Effects of the glucagon-like polypeptide-1 analogue (Val8)GLP-1 on learning, progenitor cell proliferation and neurogenesis in the C57B/16 mouse brain

Type 2 diabetes (T2DM) has been identified as a risk factor for Alzheimer's disease. Here, we tested the properties of the glucagon-like polypetide-1 (GLP-1) analogue (Val8)GLP-1, a drug originally developed as a treatment for T2DM at a range of doses (2.5 nmol; 25 nmol; 100 nmol; or 250 nmol/kg bw ip.) in an acute memory study in wild type C57B/l6 mice. We also tested (Val8)GLP-1 and the GLP-1 receptor antagonist exendin (9–39) in a chronic study (3 weeks at 25 nmol/kg bw ip. once-daily). We found that (Val8)GLP-1 crossed the blood brain barrier readily and that peripheral injection increased levels in the brain 30 min post-injection ip. but not 2 h post-injection in rats. In the acute study, the low dose of 2.5 nmol/kg ip. enhanced motor activity in the open field task, while total distance travelled, exploratory behaviour and anxiety was not affected at any dose. Learning an object recognition task was not affected either. In the chronic study, no effect was observed in the open field assessment. The antagonist exendin (9–39) impaired object recognition learning and spatial learning in a water maze task, demonstrating the importance of GLP-1 signalling in memory formation. Locomotor activity was also affected in some cases. Blood sugar levels and insulin sensitivity was not affected in chronically treated mice. Neuronal stem cells and neurogenesis was enhanced by (Val8)GLP-1 in the dentate gyrus of wild type mice.The results demonstrate that (Val8)GLP-1 is safe in a range of doses, crosses the BBB and has potentially beneficial effects in the CNS by enhancing neurogenesis.

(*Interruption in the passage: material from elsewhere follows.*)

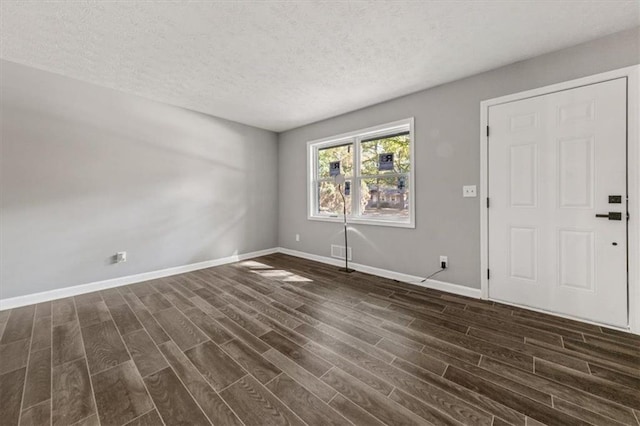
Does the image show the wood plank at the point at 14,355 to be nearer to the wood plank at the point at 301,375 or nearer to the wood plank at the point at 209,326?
the wood plank at the point at 209,326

► The promising neuroprotective drug (Val8)GLP-1 was tested in vivo, and it crosses the blood–brain barrier when injected ip.
► (Val8)GLP-1 has clear effects on neurogenesis in the CNS (dentate gyrus).
► It does not impair basic behavioural parameters and memory formation in two learning tasks even at the highest dose.
► No effect on blood sugar levels or insulin levels was found.
► The selective antagonist exendin (9–39) clearly impaired memory formation and behaviour.